Il dibattito è condotto con molta veemenza negli Stati Uniti. Sono sempre di più i politici europei che si esprimono sull’argomento e che esigono anche una severa regolamentazione per l’Europa in termini di tutela dei minori.
“I giovani utenti di sigarette elettroniche menzionano gli aromi come una ragione per cui iniziano a usare le sigarette elettroniche. Uno studio che includeva studenti delle scuole medie e superiori ha rilevato che il 43% dei giovani che hanno usato le sigarette elettroniche le ha provate per via degli aromi invitanti.” (Truth Initiative). È un dato di fatto che i vapers adulti preferiscono svapare e non tornare alle sigarette per via della varietà di aromi. Lo svapo ha un sapore migliore. Ridurre questa varietà significa eliminare una delle argomentazioni più importanti per le sigarette elettroniche oltre alla riduzione degli effetti nocivi. Per l’industria del tabacco gli aromi sono stati vietati. Tale misura potrebbe essere estesa al vaping (si parla, ad esempio, di consentire solo aromi tabacco, mentolo e pochssimi altri gusti poichè gli ingredienti verranno ulteriormente limitati);

– Confezioni e-liquid:

Per il tabacco ci sono immagini e messaggi per il 65% della superficie. Se la ricerca pro Vaping che verrà proposta non viene accettata così da modificare i messaggi in positivo (più che l’assuefazione parlare di rischio minore rispetto alle sigarette) si rischia di avere avvertenze magari più grandi e con messaggi negativi sulle confezioni degli e-LIQUID;

– Tempi di notifica:

Oggi i produttori devono notificare 6 mesi prima di lanciare i prodotti. Le informazioni richieste potrebbero aumentare aumentando i costi per le aziende e limitare l’offerta di prodotti almeno da parte delle aziende più piccole. Inoltre le aziende non europee potrebbero lanciare prodotti senza notifica venduti on line creando svantaggio competitivo per le aziende e creando possibili problemi di sicurezza per i consumatori.

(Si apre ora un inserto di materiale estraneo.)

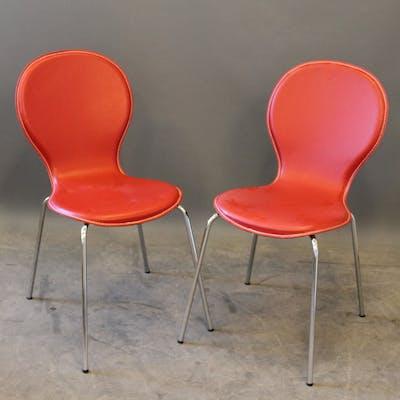 Balla stolar i metall och röd konstläder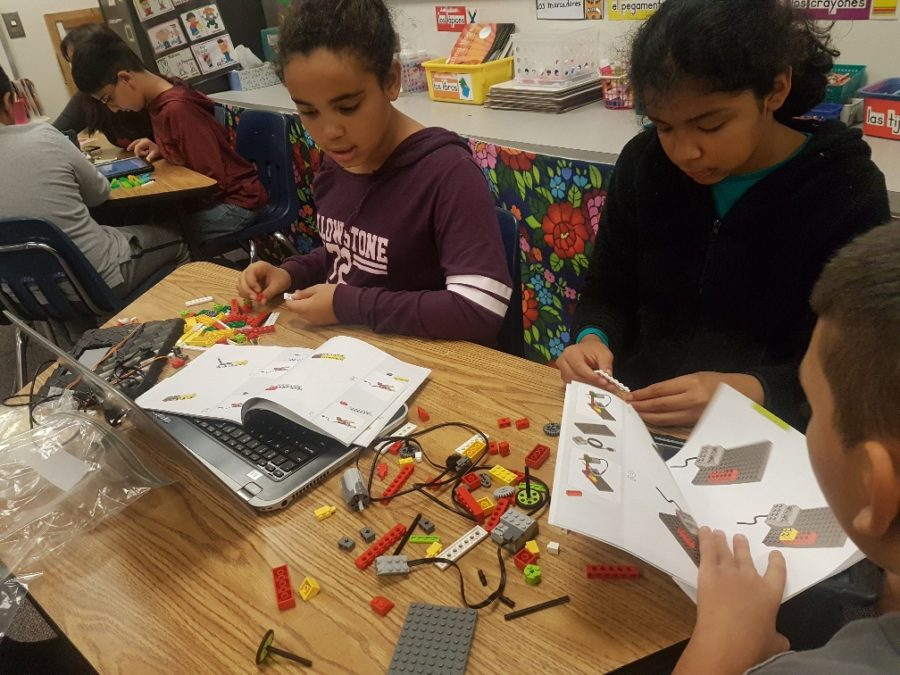 Students building robots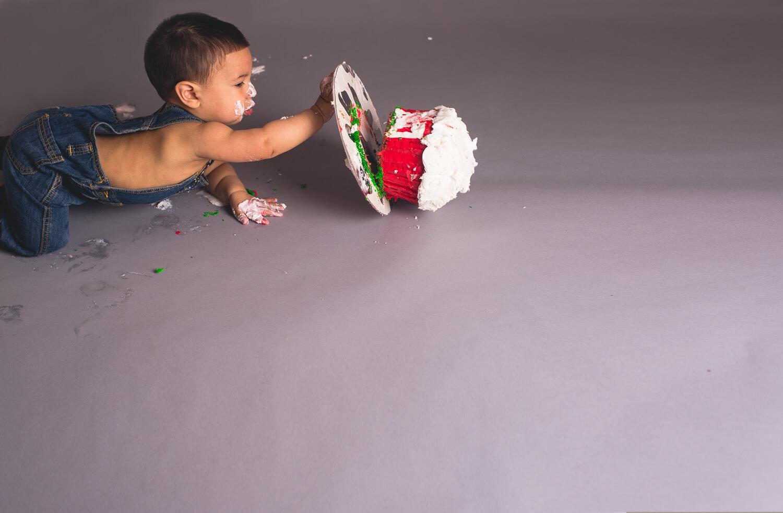 Josh_First_Birthday_Photo_Cake_Smash_Photography_Long_Island_Photographer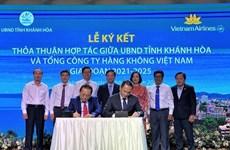 Vietnam Airlines y Khanh Hoa fomentan la cooperación en el turismo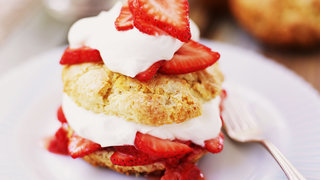 mini-strawberry-shortcakes-video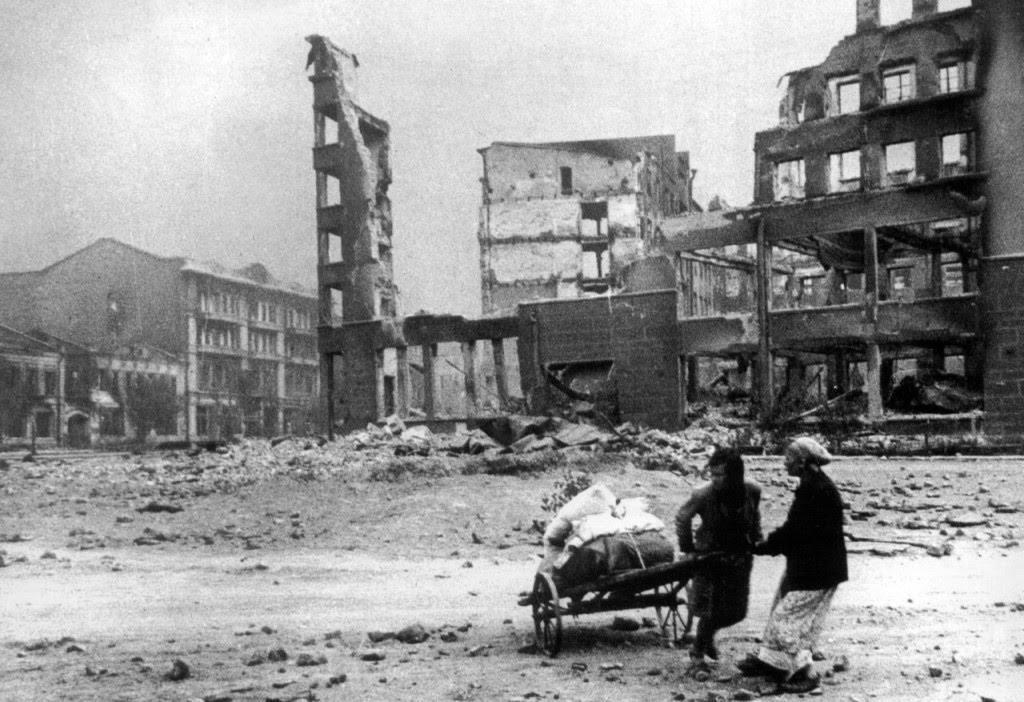 Побег жителей во время бомбардировки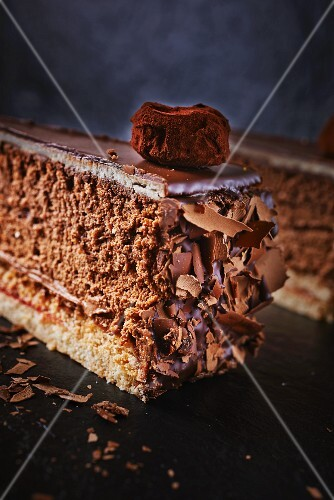 Truffle cake with grated chocolate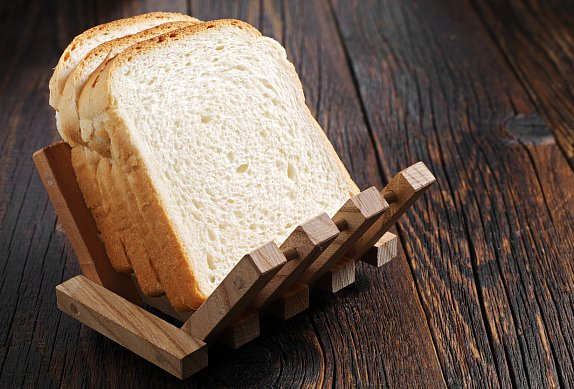 Toast se šunkou, cheddarem a pestem aneb Croque monsieur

All’inizio di quest’anno, il Commissario Europeo per la Salute Andriukaitis ha attaccato le sigarette elettroniche durante un discorso ad Atene, affermando di essere preoccupato del fatto che un numero crescente di giovani in tutta Europa abbia iniziato a farne uso.
“Non possiamo negare la realtà. Non possiamo continuare a fingere che le sigarette elettroniche servano a smettere di fumare quando vediamo così tanti giovani che iniziano a fumarle,” ha detto Andriukaitis.
Arūnas Vinčiūnas, il Capo del Gabinetto dei Commissari per la salute, dice: “Le sigarette elettroniche possono essere meno nocive, secondo alcuni rapporti, ma sono pur sempre veleno”.

Separata dalla TPD 3 e dalla Petizione (ma possibile minaccia concreta a livello Europeo) è quella di inserire gli e-liquid nella Direttiva “Accise Tabacco” che la Commissione Europea ha già iniziato a rivedere.

Quindi i Vapers devono prendere CONSAPEVOLEZZA di ulteriori rischi europei che l’Italia potrebbe trovarsi recepire……

Conclusioni???

Dobbiamo identificare i rischi del dibattito in anticipo, prima che la Commissione imponga una regolamentazione più severa. Ora è importante che tutti i vapers supportino una regolamentazione per le sigarette elettroniche fondata su dati concreti. Questo è l’unico modo per evitare che argomentazioni importanti per la sigaretta elettronica vengano distrutte.

Vaping is NOT Tobacco è un’opportunità per produrre un cambiamento di percezione.